EXTRACTED TEXT
* * * * * * * * *

Our haste in this journey can also lead to superficiality in our pursuits. Racial reconciliation will be seen as a project rather than a life-long process of changing the narrative and culture. In our zeal for immediate results, we may miss what God has done in the past, and is doing in the present for the goals of the future.

Of course, we want more than books written, sermons preached, relationships built, and progress made, but in our lack of patience, we fail to see God’s sovereignty! This can lead to burnt-out and discouraged Christians, churches, and pastors because the goal was built on superficiality. And any reconciliation that’s built on superficiality is no reconciliation at all.

Joys of Endurance

In light of these dangers, let us consider three joys that would strengthen us and help us persevere in this glorious work. First, the joy of knowing reconciliation is at the heart of God and he will complete his work. Before any book was ever written, any sermon ever preached, or any conferences ever attended, reconciliation was on the heart of God from all eternity.

Paul, desiring to encourage Timothy, noted that God granted us grace “in Christ Jesus before the ages began” (1 Timothy 2:10). Out of this grace came the plan of redemption in which Christ would come to reconcile His people to God and to one another. Not only is this a present reality, this is a hope of future glory.

* * * * * * * * *

GIVEN DATA
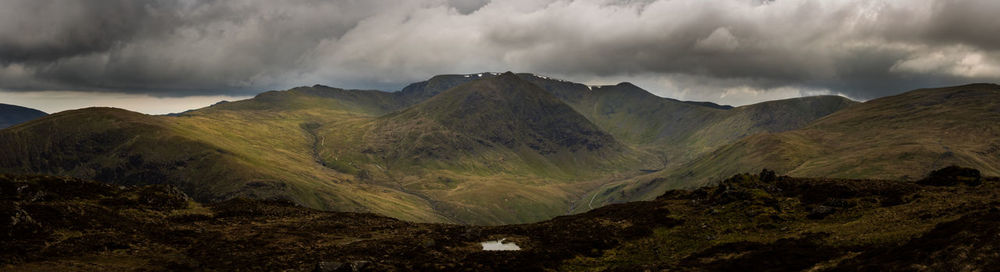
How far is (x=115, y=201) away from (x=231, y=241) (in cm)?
2089

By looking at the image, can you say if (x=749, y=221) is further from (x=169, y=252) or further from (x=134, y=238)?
(x=134, y=238)

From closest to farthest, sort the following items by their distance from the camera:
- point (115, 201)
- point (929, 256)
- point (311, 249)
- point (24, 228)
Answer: point (929, 256)
point (24, 228)
point (311, 249)
point (115, 201)

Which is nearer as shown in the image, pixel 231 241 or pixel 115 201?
pixel 231 241

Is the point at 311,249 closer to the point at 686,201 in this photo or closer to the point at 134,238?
the point at 134,238

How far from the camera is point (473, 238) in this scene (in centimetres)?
5434

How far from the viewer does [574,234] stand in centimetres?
5531

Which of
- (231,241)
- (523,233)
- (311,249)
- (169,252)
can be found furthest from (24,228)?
(523,233)

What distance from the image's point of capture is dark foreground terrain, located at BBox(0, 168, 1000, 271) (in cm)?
3575

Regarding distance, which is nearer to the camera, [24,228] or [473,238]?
[24,228]

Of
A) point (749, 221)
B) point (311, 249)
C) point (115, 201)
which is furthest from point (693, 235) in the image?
point (115, 201)

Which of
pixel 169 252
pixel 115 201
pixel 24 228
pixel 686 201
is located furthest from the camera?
pixel 686 201

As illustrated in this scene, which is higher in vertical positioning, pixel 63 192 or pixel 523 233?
pixel 63 192

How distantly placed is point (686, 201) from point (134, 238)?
62783 millimetres

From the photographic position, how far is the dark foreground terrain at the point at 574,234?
35750 mm
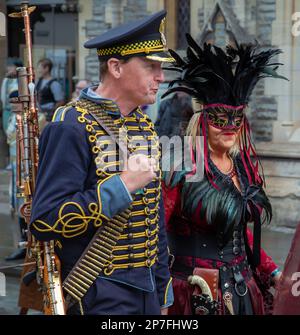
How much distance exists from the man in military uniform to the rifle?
0.06 metres

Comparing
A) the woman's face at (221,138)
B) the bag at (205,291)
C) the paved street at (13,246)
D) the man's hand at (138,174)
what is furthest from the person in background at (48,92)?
the man's hand at (138,174)

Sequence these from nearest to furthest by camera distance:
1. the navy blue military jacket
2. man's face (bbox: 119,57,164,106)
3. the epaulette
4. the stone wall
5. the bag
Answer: the navy blue military jacket → the epaulette → man's face (bbox: 119,57,164,106) → the bag → the stone wall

* * * * * * * * *

THINGS TO DO
**a)** According to the passage on racial reconciliation, what is the first of the three joys?
**b)** Write the next part of the passage on racial reconciliation, picking up after its last sentence.

SOLVED PROBLEMS
**a)** The joy of knowing reconciliation is at the heart of God and he will complete his work.

**b)**
The glory of heaven is that God will one day be with His redeemed from all tribes, people and languages who will be singing, “Salvation belongs to our God who sits on the throne, and to the Lamb!” This is good news, my friends, because this means reconciliation, present or future, is not dependent upon you or me ! Do you feel that the weight of reconciliation on your shoulders? Remember God is in control.

Second, the joy of seeing people coming a part of that plan. The great news of this is not only that this is at the heart of God, but also we get to see others live this plan. You as a redeemed sinner, along with your brothers and sisters, are a part of the most glorious story ever: the story of the glory of God among all peoples. And like any good story, it takes time.

I’m currently leading a home group through “Bloodlines” by John Piper. As I reflect, I take joy in an older white sister who grew up in the racist South who desires to see reconciliation in the local church. I take joy in seeing the leadership of my church be intentional about working toward diversity in the leadership, corporate worship, and corporate community. I take joy in hearing of my white brother who is attending the Korean church in hopes of bridging.

As I was talking to Pastor Mark, I take joy in hearing that he has brothers from the Middle East, Africa, Europe, and Asia in the internship program and leadership in his church. He shared with me, “this is reconciliation happening, and praise God for that.” God, in his reconciling work, is moving people from proximity to intimacy, from ethnic representation to ethnic celebration, and from seeing reconciliation as a burden, to seeing it as a gift. Brothers and sisters, what evidences of grace in reconciliation do you see in your lives and churches? Take a moment, reflect and thank God for them, and move forward intentionally, knowing that God is bringing people together.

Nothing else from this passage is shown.